**Record excerpts:**
..............................

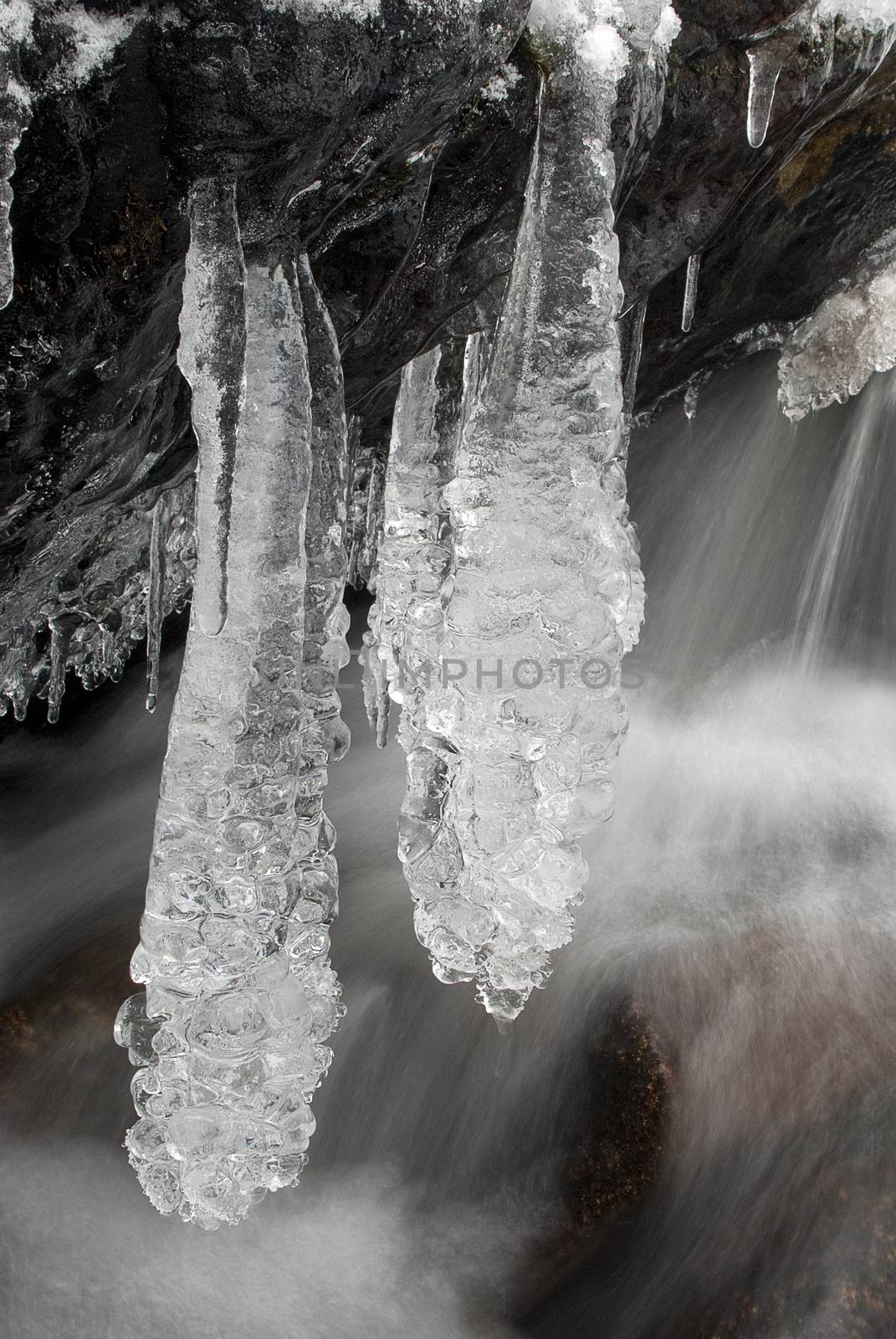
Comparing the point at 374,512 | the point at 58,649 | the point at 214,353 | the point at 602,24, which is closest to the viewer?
the point at 214,353

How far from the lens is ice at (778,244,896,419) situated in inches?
113

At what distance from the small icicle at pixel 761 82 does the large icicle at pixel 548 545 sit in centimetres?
35

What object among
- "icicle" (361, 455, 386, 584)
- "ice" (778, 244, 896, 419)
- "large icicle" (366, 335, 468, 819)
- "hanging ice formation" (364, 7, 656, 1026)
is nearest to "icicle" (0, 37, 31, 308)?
"hanging ice formation" (364, 7, 656, 1026)

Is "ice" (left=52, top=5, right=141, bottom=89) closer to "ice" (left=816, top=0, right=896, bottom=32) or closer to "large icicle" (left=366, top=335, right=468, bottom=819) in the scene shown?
"large icicle" (left=366, top=335, right=468, bottom=819)

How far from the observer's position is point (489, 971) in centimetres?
184

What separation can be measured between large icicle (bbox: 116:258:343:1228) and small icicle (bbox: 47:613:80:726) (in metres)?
1.52

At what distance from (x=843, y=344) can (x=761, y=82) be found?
1666 mm

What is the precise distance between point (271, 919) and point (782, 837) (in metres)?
2.19

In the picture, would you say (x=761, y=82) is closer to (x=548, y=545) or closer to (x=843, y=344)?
(x=548, y=545)

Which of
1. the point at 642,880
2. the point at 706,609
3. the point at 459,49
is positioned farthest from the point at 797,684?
the point at 459,49

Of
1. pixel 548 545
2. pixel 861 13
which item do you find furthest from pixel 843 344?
pixel 548 545

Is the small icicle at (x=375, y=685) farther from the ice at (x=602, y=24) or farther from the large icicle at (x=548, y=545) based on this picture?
the ice at (x=602, y=24)

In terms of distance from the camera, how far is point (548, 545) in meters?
1.50

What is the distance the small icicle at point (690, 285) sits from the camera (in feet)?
7.05
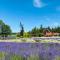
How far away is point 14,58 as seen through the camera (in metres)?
5.48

..............................

Copy the items verbatim, starting at the line containing "How far away" and continuing through the last line of the items.

**Complete output:**
How far away is point 14,58 as seen through the camera (in metres)?
5.48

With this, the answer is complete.